How can you have a TCP connection back to the same port?

Question

Machine is RHEL 5.3 (kernel 2.6.18).

Some times I notice in netstat that my application has connection, established TCP connection when Local Address and Foreign Address are same.

Here same problem reported by someone else too.

The symptoms are same as described in link - client connects to port X port of server running locally. After some time netstat shows that client has connection from 127.0.0.1:X to 127.0.0.1:X

How it's possible?

Edit 01

Simultaneous open is causing the problem (thanks a lot to Hasturkun). You can see it on classical TCP state diagram in transition from SYN_SENT state to SYNC_RECEIVED

Answer 1

This may be caused by TCP simultaneous connect (mentioned on this post to LKML, see also here).

It's possible for a program looping on trying to connect to a port within the dynamic local port range (which can be seen in /proc/sys/net/ipv4/ip_local_port_range),to succeed while the server is not listening on that port.

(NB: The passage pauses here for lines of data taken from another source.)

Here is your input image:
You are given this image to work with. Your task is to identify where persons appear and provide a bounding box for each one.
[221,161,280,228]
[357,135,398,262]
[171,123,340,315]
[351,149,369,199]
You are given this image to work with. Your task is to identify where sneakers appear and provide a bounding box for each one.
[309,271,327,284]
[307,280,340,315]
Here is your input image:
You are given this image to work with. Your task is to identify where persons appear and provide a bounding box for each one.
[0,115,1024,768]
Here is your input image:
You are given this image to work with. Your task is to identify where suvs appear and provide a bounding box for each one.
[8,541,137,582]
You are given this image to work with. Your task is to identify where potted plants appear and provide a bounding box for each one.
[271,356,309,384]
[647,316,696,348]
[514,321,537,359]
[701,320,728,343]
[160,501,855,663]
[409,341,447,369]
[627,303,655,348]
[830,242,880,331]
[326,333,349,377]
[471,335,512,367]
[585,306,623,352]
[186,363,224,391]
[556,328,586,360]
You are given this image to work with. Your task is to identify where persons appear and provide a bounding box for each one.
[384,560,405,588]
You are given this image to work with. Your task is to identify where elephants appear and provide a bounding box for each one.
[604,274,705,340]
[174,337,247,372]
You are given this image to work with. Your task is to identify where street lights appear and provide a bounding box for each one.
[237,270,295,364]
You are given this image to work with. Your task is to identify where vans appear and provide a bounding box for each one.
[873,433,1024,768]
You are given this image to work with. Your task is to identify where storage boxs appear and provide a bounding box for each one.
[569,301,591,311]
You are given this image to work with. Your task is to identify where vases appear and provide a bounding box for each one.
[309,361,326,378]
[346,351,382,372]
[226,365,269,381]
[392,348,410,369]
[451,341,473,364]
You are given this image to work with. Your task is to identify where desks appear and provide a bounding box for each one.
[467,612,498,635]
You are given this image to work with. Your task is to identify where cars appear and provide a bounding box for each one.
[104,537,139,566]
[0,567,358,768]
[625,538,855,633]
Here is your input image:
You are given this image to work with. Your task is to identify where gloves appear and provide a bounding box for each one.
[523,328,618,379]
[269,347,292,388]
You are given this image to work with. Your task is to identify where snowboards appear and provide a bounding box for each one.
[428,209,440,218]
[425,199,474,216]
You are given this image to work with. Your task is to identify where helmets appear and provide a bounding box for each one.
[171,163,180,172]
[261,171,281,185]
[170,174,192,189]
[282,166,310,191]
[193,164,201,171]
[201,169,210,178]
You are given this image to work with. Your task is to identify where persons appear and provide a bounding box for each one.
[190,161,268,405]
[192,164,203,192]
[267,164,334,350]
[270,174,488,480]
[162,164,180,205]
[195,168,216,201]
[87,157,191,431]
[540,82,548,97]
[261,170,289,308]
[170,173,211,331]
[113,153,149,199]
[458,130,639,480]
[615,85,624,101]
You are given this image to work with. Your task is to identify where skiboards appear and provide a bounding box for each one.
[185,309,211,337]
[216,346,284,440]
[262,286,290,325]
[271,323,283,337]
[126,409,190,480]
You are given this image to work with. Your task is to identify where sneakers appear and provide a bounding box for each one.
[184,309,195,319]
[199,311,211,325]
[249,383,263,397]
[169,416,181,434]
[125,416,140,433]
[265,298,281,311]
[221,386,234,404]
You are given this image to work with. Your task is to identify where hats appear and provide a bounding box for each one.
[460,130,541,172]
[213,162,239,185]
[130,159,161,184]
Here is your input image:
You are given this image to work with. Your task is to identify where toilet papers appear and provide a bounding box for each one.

On a large enough number of attempts, the socket being used to connect may be bound to the same port being connected to, which succeeds due to previously mentioned simultaneous connect. You now magically have a client connected to itself

Answer 2

A TCP connection is uniquely identified by this tuple (local address, local port #, foreign address, foreign port #). There is no requirement that local address and foreign address, or even that the port numbers be different (though that would be exceedingly strange). But there is at most 1 TCP connection that has the same values for a given tuple.

When a computer connects to itself, it's local address and foreign address are almost always the same. After all, the 'local' side and 'foreign' side are actually the same computer. In fact, when this happens your computer should be showing two connections that have the same 'local' and 'foreign' addresses, but reversed port numbers. For example:

$ ssh localhost 

will result in two connections that look something like this:

$ netstat -nA inet | fgrep :22 Active Internet connections (w/o servers) Proto Recv-Q Send-Q Local Address        Foreign Address        State       tcp        0      0 127.0.0.1:56039      127.0.0.1:22           ESTABLISHED  tcp        0      0 127.0.0.1:22         127.0.0.1:56039        ESTABLISHED  

As you can see, the local address and foreign addresses are the same, but the port numbers are reversed. The unique tuple for this TCP connection is (127.0.0.1, 56039, 127.0.0.1, 22). There will be no other TCP connection that has these same four fields.

The fact you see two is because your computer is both ends of the connection. Each end has its own view of which one is 'foreign' and which is 'local'.

You can even connect to yourself on the same port, and while this is not a common occurrence, it is not forbidden by the spec. Here is a sample program in Python which will do this:

import socket import time  s = socket.socket(socket.AF_INET, socket.SOCK_STREAM) s.bind(('127.0.0.1', 56443)) s.connect(('127.0.0.1', 56443)) time.sleep(30) 

This code works because one way in which it's possible to open a TCP connection is to have the other side of the connection try to open one with you simultaneously. This is known as simultaneous SYN exchange, and the linked to StackOverflow answer describes what that's about.

I also have a paper on using simultaneous SYN exchange to get through NAT, though in that case the source and foreign would be completely different.